Finding the individual/collective balance is not easy: the national element in Palestine/Israel cannot be ignored or minimized, but neither do bi-national states work very well. The balance should therefore be weighted towards civil rights and the nurturing of a multicultural society, perhaps on the Canadian model. Beneath the technicalities, however, looms an exceptionally unjust and painful history between Israelis and Palestinians, certainly not one of equals, and it is unlikely that the narratives and experiences of the two peoples will ever be bridged. (That does not mean, however, that a process of reconciliation cannot be undertaken after the political issues are resolved.) But to attempt to resolve all the issues of disagreement at this stage is pointless; it simply throws any constructive political process into an irresolvable maelstrom of claims and counter-claims. There seems to be only one useful starting point for a joint effort to construct a single state for all: the principle of self-determination mitigated by the necessity of creating a single political entity. Beginning with the idea that two peoples share the country and, given their own national identities and needs, must also create a common political space, that extremely difficult task of constructing a functioning state where bi-national states have for the most part failed falls to us who are capable of delaying historical accounting, compensation and reconciliation until after a just and feasible unitary state can be founded. That does not mean replacing genuine issues and needs with the technicalities of state-building – they go hand-in-hand – but rather privileging the common needs of the moment for a future in which redress and reconciliation are possible.
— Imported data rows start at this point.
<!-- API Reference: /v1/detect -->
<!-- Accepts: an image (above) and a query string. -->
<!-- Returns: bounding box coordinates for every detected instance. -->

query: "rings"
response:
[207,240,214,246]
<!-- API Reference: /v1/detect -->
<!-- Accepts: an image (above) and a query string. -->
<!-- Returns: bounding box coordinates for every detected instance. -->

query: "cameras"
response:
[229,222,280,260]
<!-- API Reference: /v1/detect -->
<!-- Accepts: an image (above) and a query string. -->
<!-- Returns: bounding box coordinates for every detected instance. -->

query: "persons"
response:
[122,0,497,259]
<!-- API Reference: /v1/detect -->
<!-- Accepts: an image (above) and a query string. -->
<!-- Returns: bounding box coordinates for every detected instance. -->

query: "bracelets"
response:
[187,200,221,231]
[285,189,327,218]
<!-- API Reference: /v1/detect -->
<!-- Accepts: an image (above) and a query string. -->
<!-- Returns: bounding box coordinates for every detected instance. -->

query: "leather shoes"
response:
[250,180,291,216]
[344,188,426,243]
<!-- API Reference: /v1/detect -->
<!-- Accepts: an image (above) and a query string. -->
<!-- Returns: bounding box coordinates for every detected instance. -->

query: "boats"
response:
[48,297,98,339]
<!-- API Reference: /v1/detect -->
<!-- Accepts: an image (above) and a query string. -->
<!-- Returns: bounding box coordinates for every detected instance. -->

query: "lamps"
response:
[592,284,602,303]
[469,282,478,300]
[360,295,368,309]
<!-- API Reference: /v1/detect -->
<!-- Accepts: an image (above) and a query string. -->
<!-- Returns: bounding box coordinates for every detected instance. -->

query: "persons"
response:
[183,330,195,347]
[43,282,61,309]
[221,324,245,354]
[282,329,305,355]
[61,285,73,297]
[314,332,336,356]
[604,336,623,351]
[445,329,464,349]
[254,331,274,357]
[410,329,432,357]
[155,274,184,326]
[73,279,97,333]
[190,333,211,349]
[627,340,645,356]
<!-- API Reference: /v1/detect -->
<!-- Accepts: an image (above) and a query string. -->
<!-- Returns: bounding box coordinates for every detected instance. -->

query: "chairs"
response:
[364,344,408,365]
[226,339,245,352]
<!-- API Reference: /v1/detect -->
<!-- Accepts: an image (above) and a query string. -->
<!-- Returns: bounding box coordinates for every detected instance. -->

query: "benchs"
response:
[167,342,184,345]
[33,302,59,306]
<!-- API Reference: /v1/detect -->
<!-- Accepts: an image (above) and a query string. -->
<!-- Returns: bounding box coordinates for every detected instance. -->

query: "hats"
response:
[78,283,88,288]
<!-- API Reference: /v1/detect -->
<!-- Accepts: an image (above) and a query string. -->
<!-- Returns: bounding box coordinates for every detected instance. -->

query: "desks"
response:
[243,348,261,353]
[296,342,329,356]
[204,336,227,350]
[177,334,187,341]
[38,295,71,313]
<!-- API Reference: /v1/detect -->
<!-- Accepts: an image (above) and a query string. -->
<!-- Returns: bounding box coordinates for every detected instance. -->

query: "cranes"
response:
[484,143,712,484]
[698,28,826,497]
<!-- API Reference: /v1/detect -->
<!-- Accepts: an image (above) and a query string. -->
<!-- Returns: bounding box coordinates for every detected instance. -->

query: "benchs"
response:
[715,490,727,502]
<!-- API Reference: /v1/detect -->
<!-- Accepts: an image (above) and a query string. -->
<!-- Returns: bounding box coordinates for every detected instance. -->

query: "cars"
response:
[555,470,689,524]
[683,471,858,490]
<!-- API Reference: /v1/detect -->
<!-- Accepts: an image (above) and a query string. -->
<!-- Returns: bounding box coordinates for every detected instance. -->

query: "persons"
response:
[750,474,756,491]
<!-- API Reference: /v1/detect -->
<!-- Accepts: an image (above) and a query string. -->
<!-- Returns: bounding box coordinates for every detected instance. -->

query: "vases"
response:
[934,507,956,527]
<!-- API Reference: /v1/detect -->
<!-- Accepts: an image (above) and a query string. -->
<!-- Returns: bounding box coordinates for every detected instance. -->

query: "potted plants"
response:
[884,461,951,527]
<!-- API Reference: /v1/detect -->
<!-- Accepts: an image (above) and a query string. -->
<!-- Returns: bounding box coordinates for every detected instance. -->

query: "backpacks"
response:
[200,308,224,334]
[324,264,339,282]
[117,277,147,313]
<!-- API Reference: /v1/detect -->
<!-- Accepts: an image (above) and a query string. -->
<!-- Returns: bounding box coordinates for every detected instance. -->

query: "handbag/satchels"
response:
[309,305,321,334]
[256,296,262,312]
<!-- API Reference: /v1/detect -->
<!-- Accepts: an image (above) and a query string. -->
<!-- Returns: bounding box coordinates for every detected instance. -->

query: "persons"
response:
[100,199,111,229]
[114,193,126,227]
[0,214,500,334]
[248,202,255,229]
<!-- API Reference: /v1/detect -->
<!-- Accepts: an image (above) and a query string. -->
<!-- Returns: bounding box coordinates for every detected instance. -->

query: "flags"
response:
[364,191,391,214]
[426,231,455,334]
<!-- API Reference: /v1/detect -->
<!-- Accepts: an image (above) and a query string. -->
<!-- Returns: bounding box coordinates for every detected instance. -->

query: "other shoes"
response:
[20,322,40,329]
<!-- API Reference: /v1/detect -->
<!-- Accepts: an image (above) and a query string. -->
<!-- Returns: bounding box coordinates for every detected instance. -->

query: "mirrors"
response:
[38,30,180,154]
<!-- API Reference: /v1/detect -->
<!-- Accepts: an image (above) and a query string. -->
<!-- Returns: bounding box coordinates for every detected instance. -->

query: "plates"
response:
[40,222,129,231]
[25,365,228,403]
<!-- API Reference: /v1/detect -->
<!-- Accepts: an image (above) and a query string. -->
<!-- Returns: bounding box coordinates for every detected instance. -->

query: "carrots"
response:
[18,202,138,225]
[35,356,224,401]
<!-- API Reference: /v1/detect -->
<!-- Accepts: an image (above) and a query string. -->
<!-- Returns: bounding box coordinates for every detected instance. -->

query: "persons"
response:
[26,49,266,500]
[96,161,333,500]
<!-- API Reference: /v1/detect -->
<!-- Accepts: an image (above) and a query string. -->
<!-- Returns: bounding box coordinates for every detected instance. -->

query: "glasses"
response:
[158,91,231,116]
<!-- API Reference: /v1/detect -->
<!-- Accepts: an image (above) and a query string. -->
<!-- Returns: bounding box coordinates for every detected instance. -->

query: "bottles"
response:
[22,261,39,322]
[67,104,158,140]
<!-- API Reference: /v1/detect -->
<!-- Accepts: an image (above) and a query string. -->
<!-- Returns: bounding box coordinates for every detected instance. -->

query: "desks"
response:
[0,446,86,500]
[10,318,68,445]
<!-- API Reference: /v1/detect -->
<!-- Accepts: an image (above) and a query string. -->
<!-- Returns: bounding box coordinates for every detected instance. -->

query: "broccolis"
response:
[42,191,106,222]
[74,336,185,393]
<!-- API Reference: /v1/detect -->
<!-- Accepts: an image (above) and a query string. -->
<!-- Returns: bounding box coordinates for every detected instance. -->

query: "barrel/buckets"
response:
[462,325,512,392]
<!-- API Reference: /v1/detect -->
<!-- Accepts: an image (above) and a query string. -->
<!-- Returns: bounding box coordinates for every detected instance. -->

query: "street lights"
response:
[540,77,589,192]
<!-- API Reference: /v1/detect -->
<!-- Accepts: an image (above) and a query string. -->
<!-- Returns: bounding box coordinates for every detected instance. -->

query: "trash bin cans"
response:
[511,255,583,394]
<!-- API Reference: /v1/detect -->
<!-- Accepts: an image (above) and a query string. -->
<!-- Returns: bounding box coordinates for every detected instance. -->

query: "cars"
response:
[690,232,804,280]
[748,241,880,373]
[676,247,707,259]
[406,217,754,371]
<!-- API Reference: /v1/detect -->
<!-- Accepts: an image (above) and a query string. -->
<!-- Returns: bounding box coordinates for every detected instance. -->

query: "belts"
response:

These are our initial formulations regarding an urgent project of peace-making that must engage ever-widening circles of Palestinians and Israelis, with input from others. They are not intended to cover up crimes of the past or present, but rather to identify broad areas of common interests upon which our joint future can be built – followed by redress, reconciliation and historical accounting. If we seek to be political actors playing a key role in resolving the Israeli-Palestinian conflict, we must work together to articulate a genuinely rights-based solution that will not only resolve the issues before us, but will pave the way for reconciliation and regional development. Then we must work to legitimize it to a point where it becomes a viable political alternative.
Beyond that, we must do what we have failed to do until now: block out a strategy of “getting there,” beginning by identifying the international institutions and governments with whom we must work, and finding effective ways of mobilizing them.
The work has just begun. We
at ICAHD believe that civil society – Palestinian, Israeli and international – will play a decisive role in achieving justice, equality, peace and reconciliation in our region. We stand ready to contribute what we can to ensure the joint future for our two peoples, and for all the peoples of the Middle East and beyond.